#### Brief 1
Rewrite the records as a JSON list of strings, one string per line and no blank lines. Cover only the lines from the one containing "Which one sits" up to and including the final line of the records.

>> Begin Provided text

My reimagining would be a sure hit as this new series would confront such controversial subjects as Muppets' rights, radical Arabonism, Pelosian totalitarianism, and robot-on-robot love. The new series would feature a wide range of guest stars including Rush Limbaugh, Weird Al Yankovic, Mick Jagger, Traci Lords, and Boner from Growing Pains.

Like the new Battlestar Galactica which is like a hundred times better than the original Battlestar series (they actually hired actors and writers with brains for the new Battlestar series), I think my reimagining would be roughly seven-hundred times better than the "classic" Trek series.

6 comments:

Anonymous said...

Why not have a female first officer like in The Cage, Spock be a Vulcan exchange science officer and the Starfleet uniforms be Babylon 5-ish.

Anonymous said...

Have the Enterprise's mission to find a cure to an alien plague before it wipes out all life on Earth by exploring uncharted space for any possible source for a cure, the plague was brought on by a Romulan attack on Earth and Starfleet sends it's most advanced starship to find a cure and the right man for the job is Captain James T. Kirk.

Anonymous said...

A female Spock is like T'pol and would be controversial.

Michael McDonnell said...

Have the Enterprise be a prototype starship and have it look like the Enterprise E.

Uniforms be like Babylon 5 and Battlestar with the blue militaristic look with color coded pipping.

Michael McDonnell said...

Have the Number One character from the Cage as first officer under Kirk's command.

Michael McDonnell said...

Have older ships in Starfleet operate in zero gravity and ones that create gravity by rotating sections. The Enterprise be the only ship with arificial gravity created by energy fields because she's a newer ship.

>> End Provided text
>> Begin Rows

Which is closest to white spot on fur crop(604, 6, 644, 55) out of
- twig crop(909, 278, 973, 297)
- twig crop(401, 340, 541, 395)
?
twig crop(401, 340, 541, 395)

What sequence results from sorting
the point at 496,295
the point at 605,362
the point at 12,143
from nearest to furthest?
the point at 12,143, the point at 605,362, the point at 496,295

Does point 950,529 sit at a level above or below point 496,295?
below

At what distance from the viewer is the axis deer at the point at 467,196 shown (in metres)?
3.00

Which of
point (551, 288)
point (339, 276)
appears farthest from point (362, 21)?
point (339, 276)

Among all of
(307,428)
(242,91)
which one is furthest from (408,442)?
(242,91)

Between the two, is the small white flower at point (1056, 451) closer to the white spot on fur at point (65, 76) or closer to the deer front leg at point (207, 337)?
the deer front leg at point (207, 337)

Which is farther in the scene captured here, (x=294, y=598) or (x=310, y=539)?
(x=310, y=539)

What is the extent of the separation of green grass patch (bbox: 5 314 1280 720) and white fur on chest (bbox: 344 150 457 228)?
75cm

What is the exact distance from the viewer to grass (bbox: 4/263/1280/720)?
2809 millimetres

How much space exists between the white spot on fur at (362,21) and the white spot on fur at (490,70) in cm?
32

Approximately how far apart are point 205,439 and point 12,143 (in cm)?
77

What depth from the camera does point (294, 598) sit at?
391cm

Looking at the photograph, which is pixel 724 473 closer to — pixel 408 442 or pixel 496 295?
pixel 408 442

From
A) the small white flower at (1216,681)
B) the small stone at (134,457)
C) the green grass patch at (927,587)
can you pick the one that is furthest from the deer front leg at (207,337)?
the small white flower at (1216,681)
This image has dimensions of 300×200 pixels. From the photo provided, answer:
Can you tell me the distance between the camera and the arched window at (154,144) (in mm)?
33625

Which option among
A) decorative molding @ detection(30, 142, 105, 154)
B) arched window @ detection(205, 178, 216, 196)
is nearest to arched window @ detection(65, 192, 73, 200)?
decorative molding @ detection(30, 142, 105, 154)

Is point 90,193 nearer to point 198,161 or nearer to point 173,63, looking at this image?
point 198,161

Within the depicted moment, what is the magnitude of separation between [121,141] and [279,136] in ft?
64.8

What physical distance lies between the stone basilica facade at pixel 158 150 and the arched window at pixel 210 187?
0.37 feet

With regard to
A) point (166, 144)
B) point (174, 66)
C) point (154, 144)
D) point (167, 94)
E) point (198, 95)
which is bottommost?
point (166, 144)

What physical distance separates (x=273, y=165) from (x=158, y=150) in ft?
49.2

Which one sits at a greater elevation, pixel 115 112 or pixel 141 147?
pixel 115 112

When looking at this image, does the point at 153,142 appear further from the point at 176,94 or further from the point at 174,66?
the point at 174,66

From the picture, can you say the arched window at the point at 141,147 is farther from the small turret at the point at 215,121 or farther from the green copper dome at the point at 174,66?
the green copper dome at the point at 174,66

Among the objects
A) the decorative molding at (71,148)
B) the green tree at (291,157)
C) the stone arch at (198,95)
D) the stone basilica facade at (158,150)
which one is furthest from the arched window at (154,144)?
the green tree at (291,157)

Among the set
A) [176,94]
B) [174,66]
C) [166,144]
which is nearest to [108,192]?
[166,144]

>> End Rows

#### Brief 2
In the post about reimagining Star Trek, which ship does Michael McDonnell suggest the Enterprise should look like?

#### Full response 1
[
  "Which one sits at a greater elevation, pixel 115 112 or pixel 141 147?",
  "pixel 115 112",
  "When looking at this image, does the point at 153,142 appear further from the point at 176,94 or further from the point at 174,66?",
  "the point at 174,66",
  "From the picture, can you say the arched window at the point at 141,147 is farther from the small turret at the point at 215,121 or farther from the green copper dome at the point at 174,66?",
  "the green copper dome at the point at 174,66",
  "Among the objects",
  "A) the decorative molding at (71,148)",
  "B) the green tree at (291,157)",
  "C) the stone arch at (198,95)",
  "D) the stone basilica facade at (158,150)",
  "which one is furthest from the arched window at (154,144)?",
  "the green tree at (291,157)",
  "Among the set",
  "A) [176,94]",
  "B) [174,66]",
  "C) [166,144]",
  "which is nearest to [108,192]?",
  "[166,144]"
]

#### Full response 2
The Enterprise E.